Ski resort in Ohio, United States

Mad River Mountain is a ski and snowboard resort in Valley Hi, Ohio, United States. The resort opened in 1962 as Valley Hi Ski Area. It has a summit elevation of 1460 ft and a vertical drop of 300 ft, with 144 acre of skiable terrain. As of 2026, EPR Properties listed the resort in its property portfolio with Vail Resorts as operator.

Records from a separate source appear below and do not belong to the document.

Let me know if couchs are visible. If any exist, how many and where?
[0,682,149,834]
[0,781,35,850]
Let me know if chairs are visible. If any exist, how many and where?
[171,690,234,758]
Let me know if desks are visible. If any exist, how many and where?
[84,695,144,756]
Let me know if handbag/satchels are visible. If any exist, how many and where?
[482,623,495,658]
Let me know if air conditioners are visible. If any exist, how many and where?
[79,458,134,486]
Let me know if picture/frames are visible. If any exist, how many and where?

Vail Resorts added Mad River Mountain to its portfolio in 2019 when it acquired Peak Resorts.

Mad River Mountain's terrain includes 16 trails, three terrain parks, and a snow tubing park. Its listed trail mix is 46 percent beginner, 38 percent intermediate, and 16 percent advanced. The resort reports snowmaking coverage over all skiable terrain and more than 100 snow cannons.

The resort lies off U.S. Route 33 east of the city of Bellefontaine. It is located 6 mi southeast of Campbell Hill, Ohio's highest point, and near the source of the Mad River. The resort's lodge and the Loft bar were destroyed by a fire on September 16, 2015. A new $6.5 million lodge opened to the public in 2016.

==Notable people==
In the 1980s, Austrian Olympic silver medalist Putzi Frandl taught skiing at the resort. Louie Vito, an Olympic snowboarder, learned to snowboard at Mad River Mountain and later held the Louie Vito Rail Jam at the resort to support a local food pantry.